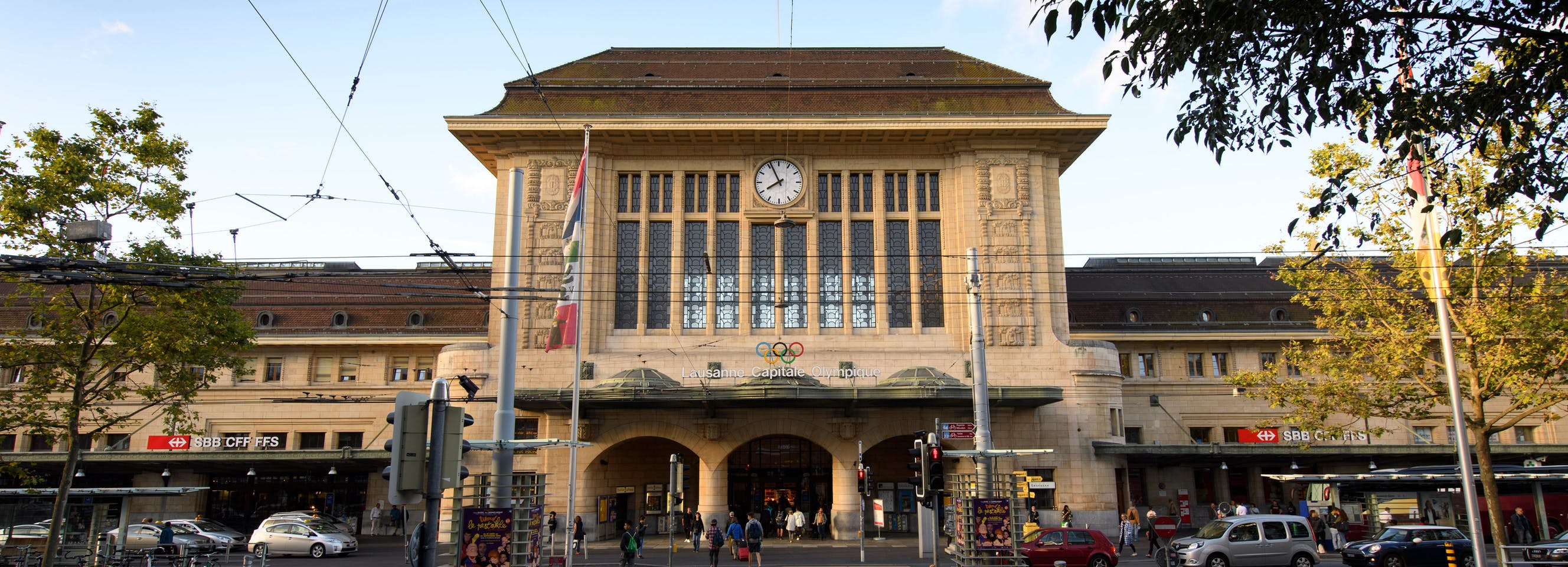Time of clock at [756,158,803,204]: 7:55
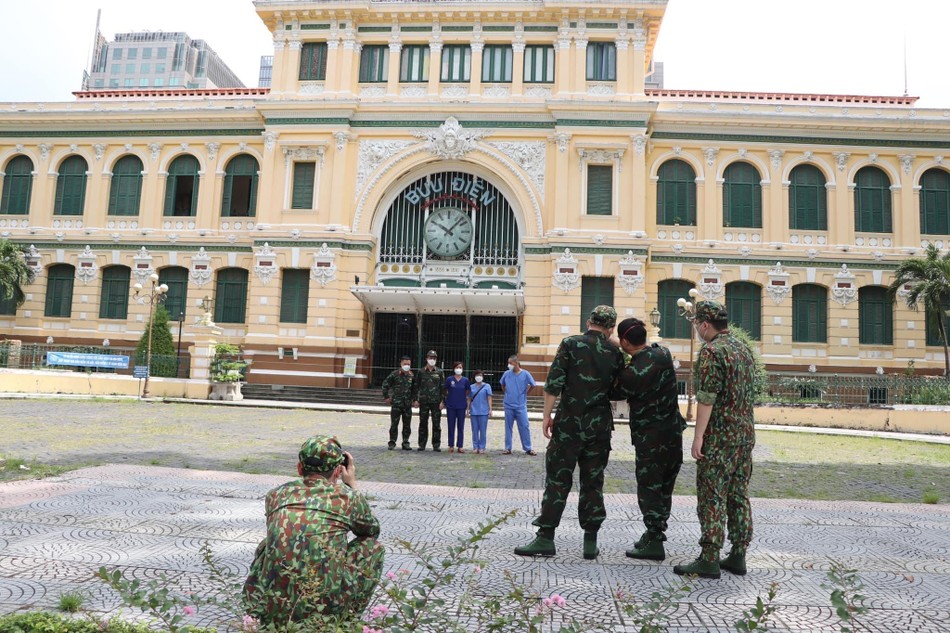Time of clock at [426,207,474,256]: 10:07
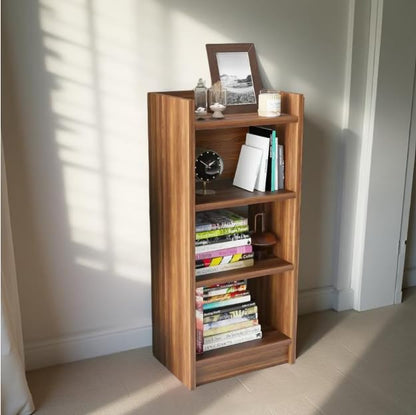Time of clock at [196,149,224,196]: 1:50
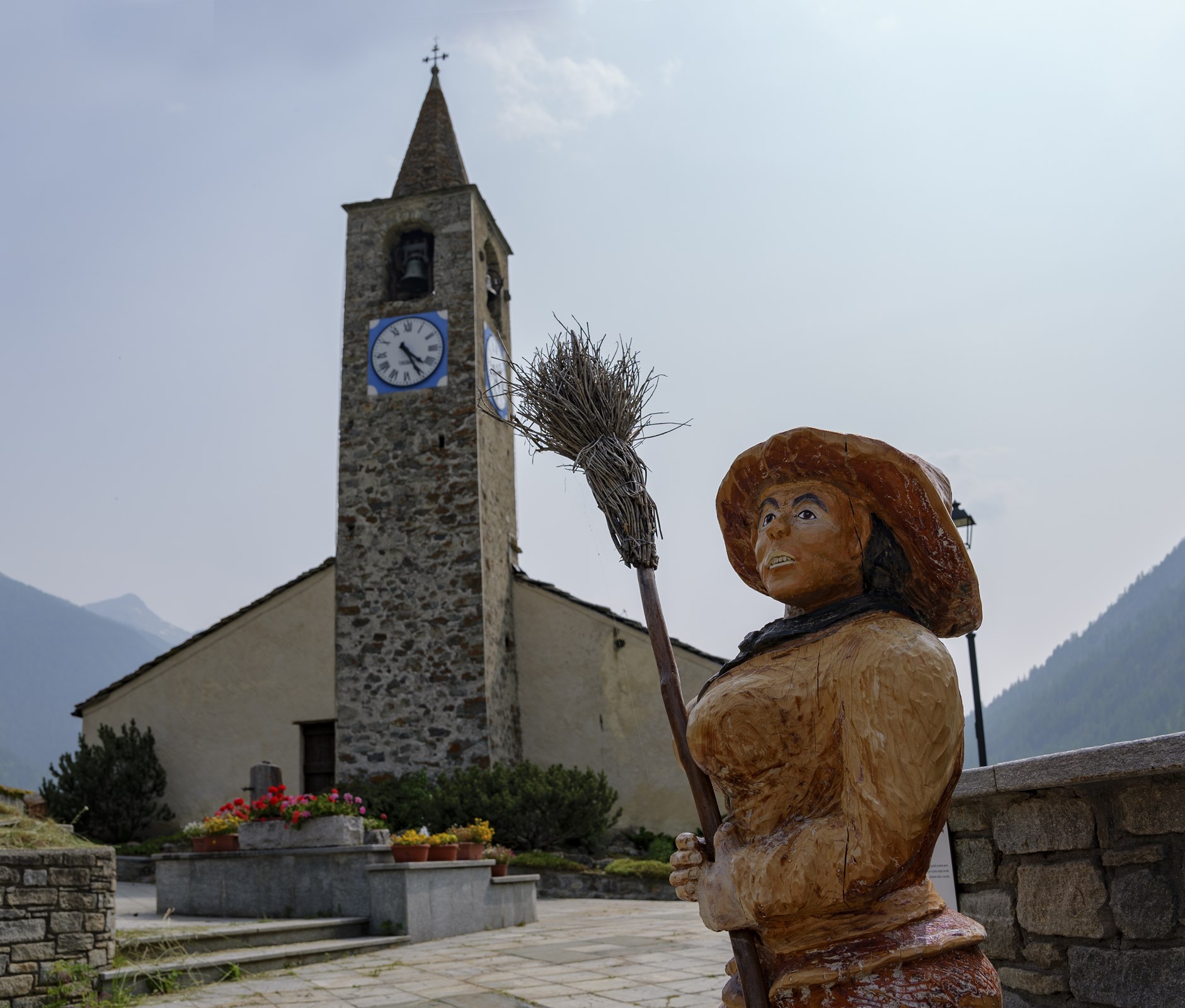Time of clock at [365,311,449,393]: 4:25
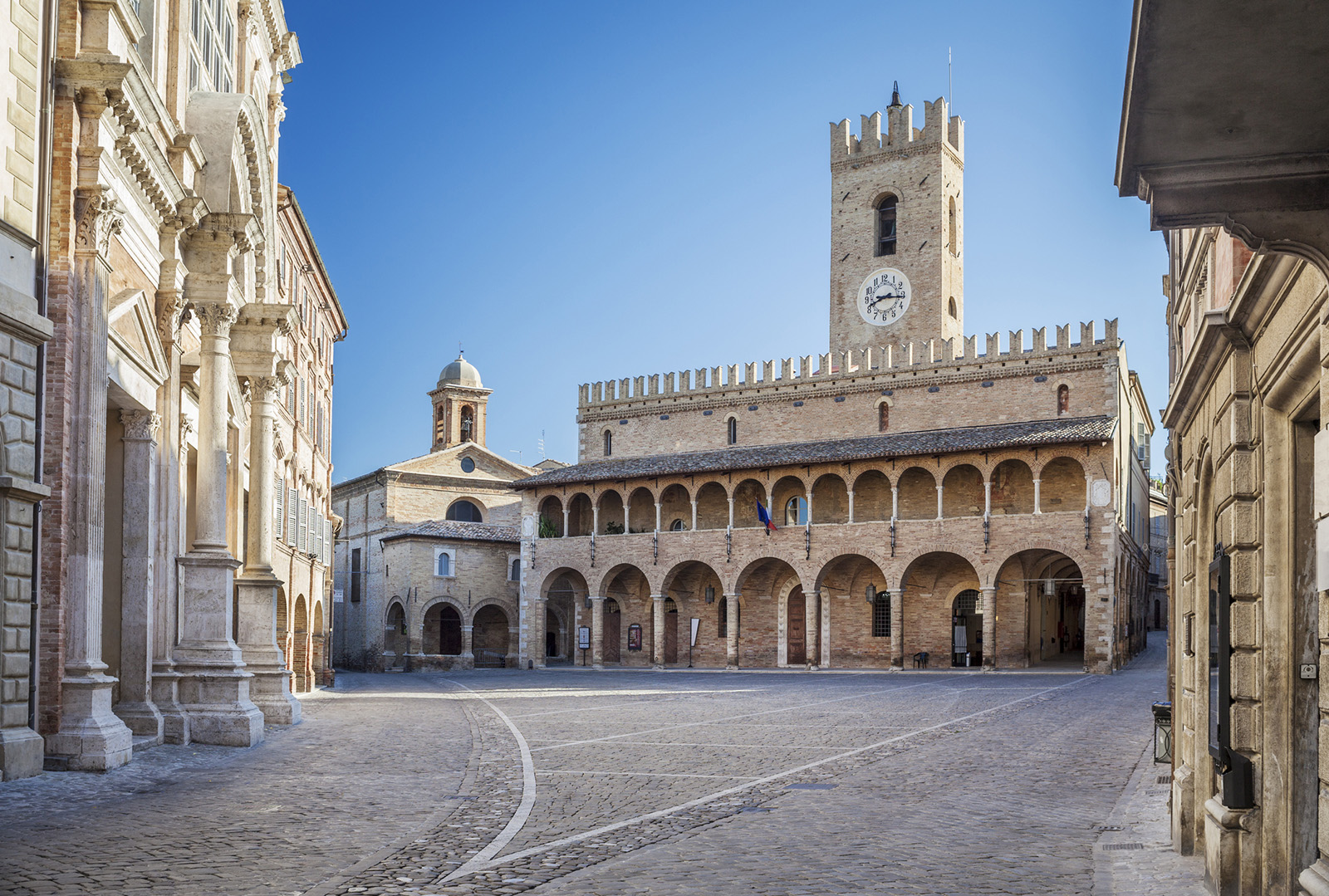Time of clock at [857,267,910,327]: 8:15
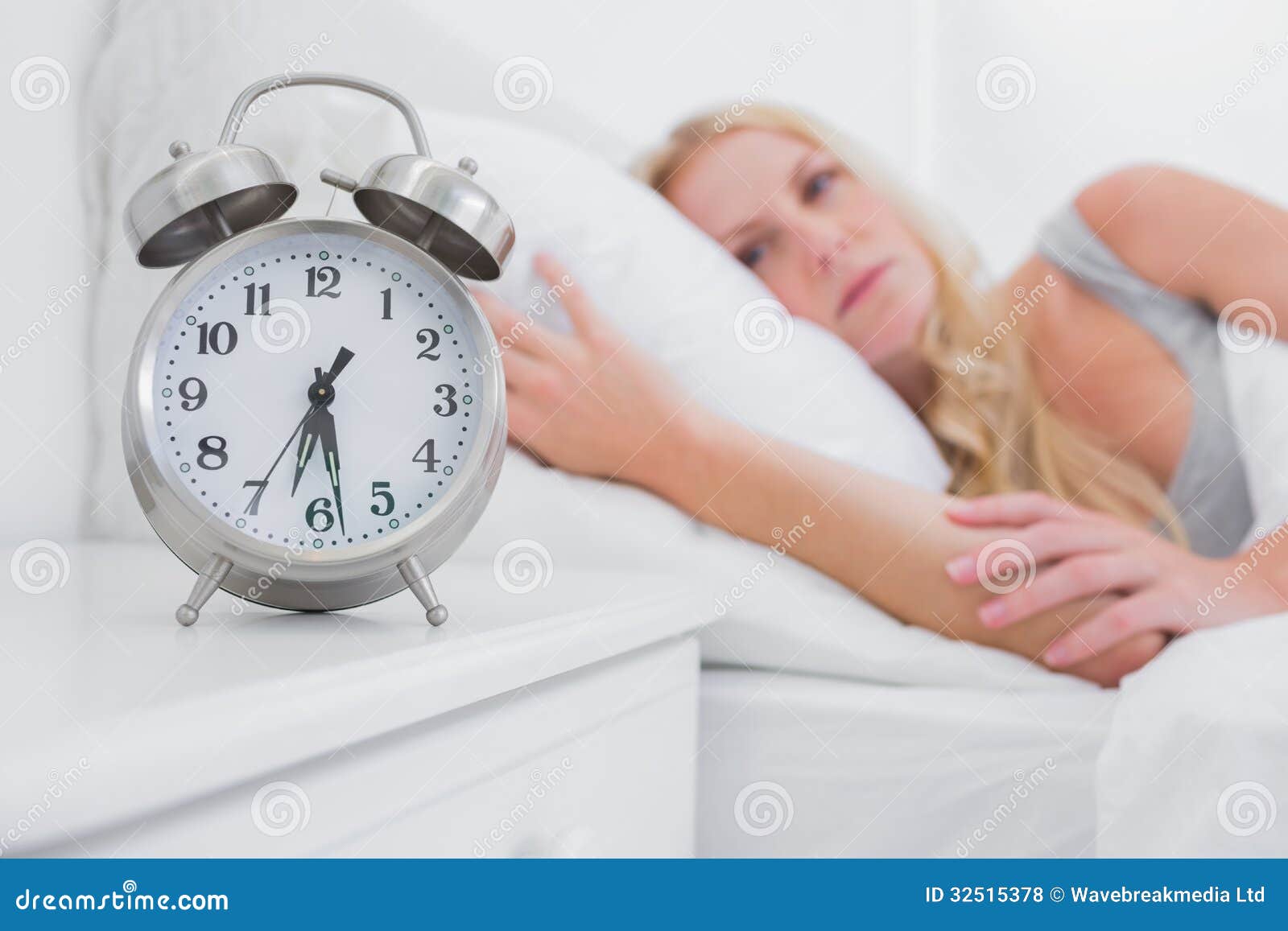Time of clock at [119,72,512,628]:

++++++++++

- [Exercise description] Write down every line of the data above word for word, leaving out the pictures.

- [Output of the exercise]
Time of clock at [756,158,803,204]: 7:55
Time of clock at [426,207,474,256]: 10:07
Time of clock at [196,149,224,196]: 1:50
Time of clock at [365,311,449,393]: 4:25
Time of clock at [857,267,910,327]: 8:15
Time of clock at [119,72,512,628]:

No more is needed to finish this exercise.